At 18 years of age, Thirza Collett from Kirtlington was the only servant employed by the Lovegrove family.  No further record of Thirza Collett has been found after this time which probably means that she was eventually married.

 

 

 

 

49O24

Edith Collett was born at Kirtlington in 1866 and by 1871 she was four years old and living with her parents in Kirtlington where she continued to live into her middle age.  Edith was 13 in 1881 and 24 in 1891, and on both occasions she was still living with her parents at Kirtlington.

 

 

 

Following the death of her father Charles Collett in the 1890s, Edith and her brother Charles (below) were the only members of the family still living with her widowed mother Emily Collett in 1901.  Edith was unmarried and 34 years old at that time.

 

 

 

During the first decade of the new century Edith Collett married Walter William Boddington, and by April 1911 the couple were living in Bicester where Edith Boddington from Kirtlington was 44 and her husband Walter was 49.

 

 

 

 

49O25

Charles Collett was born at Kirtlington during the month of February in 1871, and was just two months old on the second of April 1871, the census day.  Charles was ten years old in the next census in 1881 when he was living at Kirtlington with his family.

 

 

 

When he was 20 he was still living with his parents Charles and Emily at the family home in Kirtlington.  However, during the next few years his father died and by March 1901 it was only Charles and his older sister Edith (above) who were still living there with their widowed mother.  

 

 

 

Charles was described as working as an ordinary agricultural labourer at the age of 30.  Sometime after this Charles’ sister Edith left the family home to be married, at which point in his life Charles also became a married man. 

 

 

 

According to the April census in 1911, Charles Collett of Kirtlington was 40, while his wife Ethel was only 30.  At that time in their lives the couple had living with them Charles’ 71 year old widowed mother, Emily Collett, but no children of their own.  It is therefore possible, in view of Ethel’s age, that she and Charles may have had children that were born after this time.

 

 

 

By the time Charles was nearly twice his age in 1911, he died at Kirtlington, where he was buried on 2nd December 1950, at the age of 79, thus confirming his year of birth as having been 1871.

 

 

 

 

49O26

Albert Edwin Collett was born at Kirtlington in 1875 and was living there with his family in 1881 when he was six years old and again in 1891 when he was 16.  Not long after that, his father Charles died at Kirtlington and, a few year later, towards the end of the century Albert married Ann who was around five or six years older than Albert.

 

 

 

The couple’s first child was born prior to the census in 1901, since this recorded the family of three living at Kirtlington as domestic gardener Albert Collett who was 26, his wife Ann who was 32 and from Northend near Burton Dassett in Warwickshire, and their daughter Ethel who was not yet one year old and had been born at Kirtlington, where all the couple’s subsequent children were born.

* Data provided:
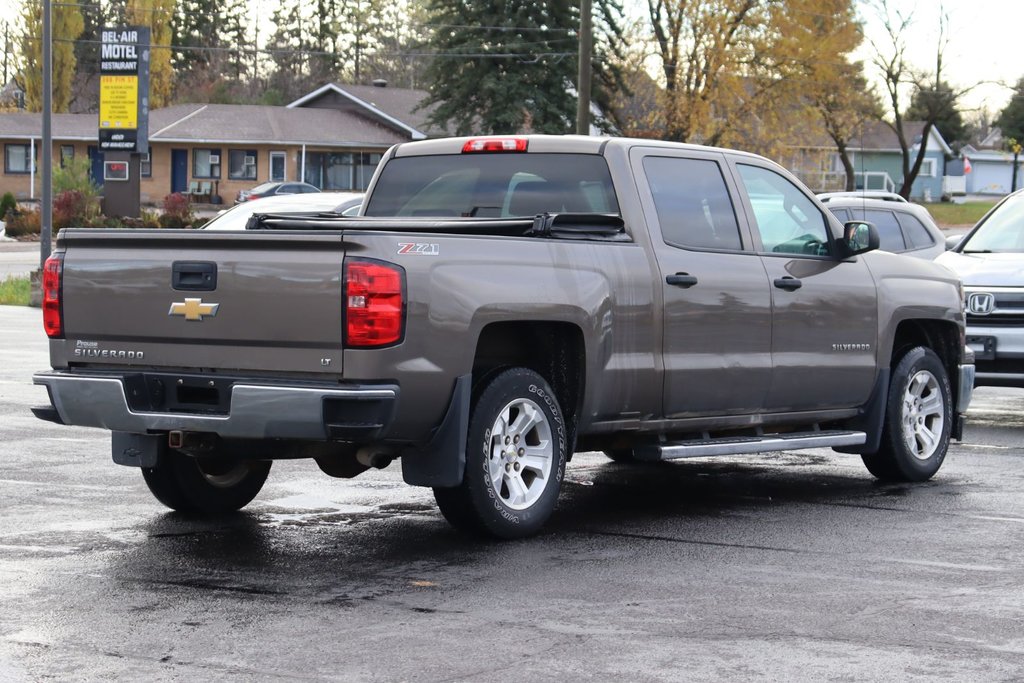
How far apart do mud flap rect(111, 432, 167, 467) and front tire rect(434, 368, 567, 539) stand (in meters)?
1.32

* List of tasks:
a – According to the Collett family history, where were Edith and her husband Walter living by April 1911?
b – Carry on the Collett family history from the point where it stops.
The listing comes from a different source than the Collett family history.

* Expected answers:
a – Bicester.

b –
 

 

 

Three further children were added to the family during the next decade, so by April 1911 the family still living at Kirtlington comprised Albert who was 36, Ann who was 42, and their four children Ethel Collett who was 10, Linda Collett who was nine, Albert Collett who was seven, and Constance Collett who was two years old.

 

 

 

Albert Edwin Collett, who was born around 1875, was buried at Kirtlington on 18th March 1936, aged 61.  It was nearly five years after the death of Albert that his widow Ann Collett was buried there on 3rd February 1941.  Her age at the time of her death, being 72, corresponds exactly with the ages that she gave in both of the census returns of 1901 and 1911.

 

 

 

Their son Albert Edwin Collett, who was born at Kirtlington on 31st January 1904, was baptised at the parish church of St Mary the Virgin on 27th March 1904, when his name was simply recorded as Edwin Collett.  Although nothing further is known about him at this time, it is established from the burial records at Kirtlington that he died in 1986 and was buried there on 9th October 1986 at the age of 82.

 

 

 

49P39

Ethel Collett

Born in 1900 at Kirtlington

 

49P40

Linda Collett

Born in 1902 at Kirtlington

 

49P41

Albert Edwin Collett

Born in 1904 at Kirtlington

 

49P42

Constance Collett

Born in 1908 at Kirtlington

 

 

 

 

49O27

Evelyn E Collett was born at Kirtlington during December in 1880 and was the last child born to Charles Collett and his second wife Emily.  The census on the second of April the following year listed Evelyn E E Collett as being just three months old.  Ten years later at the age of ten Evelyn was still living in Kirtlington with her family.

 

 

 

Two things appear slightly odd in the next two census returns.  The first in 1901 placed Evelyn E E Collett of Kiddington, rather than Kirtlington, working as a parlour maid in the Headington district of Oxford at the age of 23.

 

 

 

The second, ten years later in 1911, identified an Evelyn Townsend from Kirtlington, age 31, living in the Islington area of London with her children.  However, with no husband listed Evelyn was described as being a male, when perhaps she was a widow.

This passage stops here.